At the two-year mark on LTD benefits, the insurance company typically triggers a review of the claim through an “any occupation rider” to determine if the policyholder can work at any job, Goldfinger says. If the person is deemed to be able to perform work at an easier job, the benefits will be cut off.

"But you can also buy policies that don't trigger at that point," he says. People can purchase an "own occupation rider," where a review won’t necessarily be triggered because the policyholder can’t perform their pre-disability job, enabling them to continue collecting benefits, Goldfinger says.

He says step one is understanding what type of coverage you have — STD, LTD or both — in the event an accident or illness renders you unable to work.

"People often think they have the benefits, but they may not work the way they expect them to," he says. "Everyone has a vague idea but often, when they meet with me, I have to give them some bad news, and it turns their world upside down."

Goldfinger says he’s seeing a disturbing trend in new policies that include shorter benefit periods, so instead of coverage that continues until the member turns 65, for example, the benefits are cut off five years from the date of the disability.

"I've seen many unions negotiate contracts and one of the concessions they make is on the LTD policy," he says. "It's a huge hit for a 40-year-old who expected to get benefits for 25 years.”

Because there’s no standard policy across the board, people should review their policies in detail with a broker and ask specific questions about how it works, what the policyholder is entitled to, the length of the benefit period, the monthly amount of the benefits, and whether they are taxable, Goldfinger says.

“They also need to understand how the insurer defines disability, what, if anything changes after the two-year mark on benefits, the exclusions, riders and whether a portion of premiums are returned if no claim is made over a set number of years,” he says.

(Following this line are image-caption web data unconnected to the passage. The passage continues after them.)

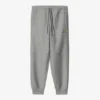Pantalon de jogging American Script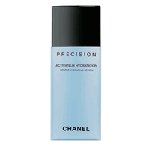 Chanel Precision Gentle Hydrating Lotion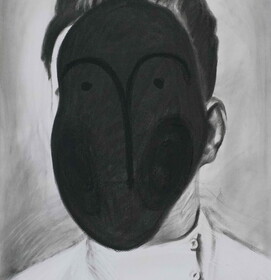 Nikita Kadan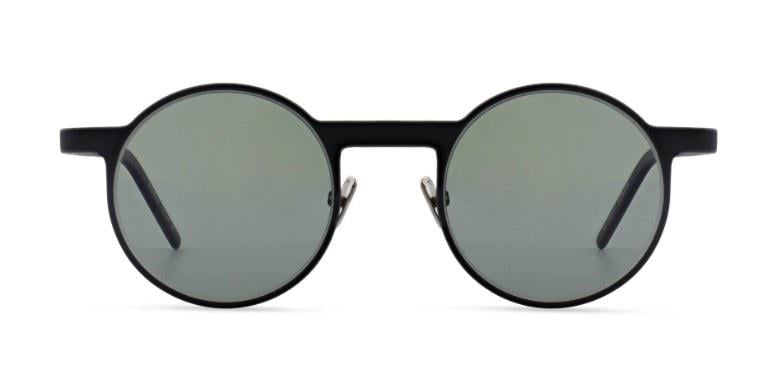 Morel 90061C NN14 48 - 21 G Unisex Güneş Gözlüğü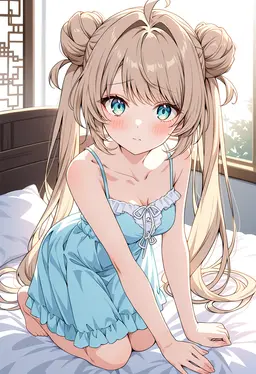 Profile image of うたは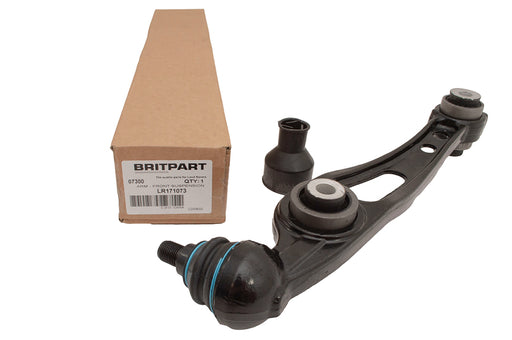 LR171073 - Arm - Front Suspension Steering or Suspension Part Land Rover Range Rover 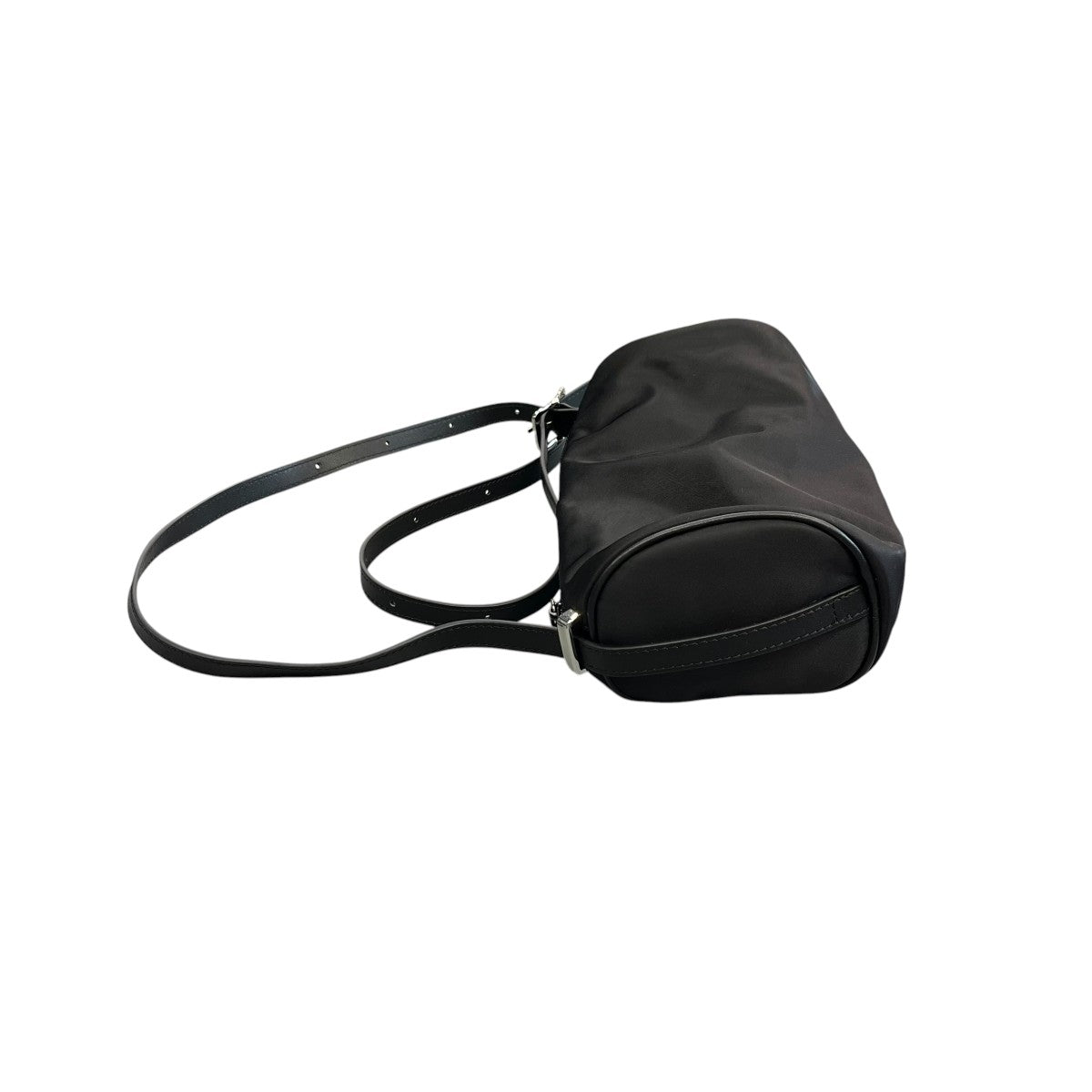 V＆H ３WAYミニバッグショルダーバッグ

Some policies only pay out at 55 per cent and Goldfinger says they’re often sold to workers at job sites that don't have Workplace Safety & Insurance Board coverage, he says.

"They're seen as independent contractors" and are obliged to get LTD coverage as a condition of their contract,” Goldfinger says. "They have all these exclusions — for your back, neck, soft-tissue injuries, or depression and anxiety. The only way you get paid is if you lose a limb."

As a personal injury lawyer, he is often retained by clients after they have been denied benefits. "Generally, we get involved when an insurance company has made a decision to deny the claim," Goldfinger says. "Usually, people have two years from the date of the denial to sue."

He says it’s prudent for those whose claims have been denied to seek legal advice as insurance companies’ appeal processes are internal with no third-party oversight.

"We're taking it out of the insurance company's hands and bringing it to an objective forum in the court," Goldfinger says.